Learning to read and write can make a big difference in people’s lives, at multiple levels:
- Boosting self confidence. Illiterate people often experience a degree of shame in being ‘angootha chaap’, and are vulnerable to exploitation. Literacy often helps people feel more confident in themselves, more able to take initiative to improve their lives.
- Opening opportunities for further education. Adults who have missed out on schooling can enrol themselves in NIOS to pursue education at a Grade 5, 8, 10 and 12 level. Learning basic literacy is the first step on this educational ladder. Similarly, children who struggle to read and write are more likely to drop out of school early, whereas learning literacy enables them to get much more out of school.
- Opening job opportunities. Uneducated people often struggle to find regular, reasonably paid work. Economically, there is a strong positive correlation between literacy and income level, with literate people earning an estimated 40-70% more than their illiterate counterparts.

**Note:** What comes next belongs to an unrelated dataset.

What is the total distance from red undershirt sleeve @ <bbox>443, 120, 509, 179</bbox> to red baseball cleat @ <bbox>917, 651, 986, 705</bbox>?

- Being able to help their kids. Poverty is an inter-generational cycle because illiterate, impoverished parents are often unable to provide their children with a good education. Parents who can read and write are more likely to realise the importance of education, more able to send their kids to school rather than work, and also more able to help their children with schoolwork.
- Health: Numerous studies have demonstrated the significant positive effects of literacy on public health and lowering infant mortality. In developing countries, a child born to a literate mother is 50% more likely to survive past age 5, relative to a child born to an illiterate mother. Literate women also have lower fertility rates.
- Political rights: Everyone has the right to participate in democratic politics, but illiteracy makes it much harder to enjoy this right. Literate people are generally more able to access information about current events, make up their own mind, and engage in the political process. Literate people are also more likely to be able to access the government services to which they’re entitled.
These benefits to individuals, when translated to the national scale, mean a stronger economy, more robust democracy, better public health and a lower population growth rate.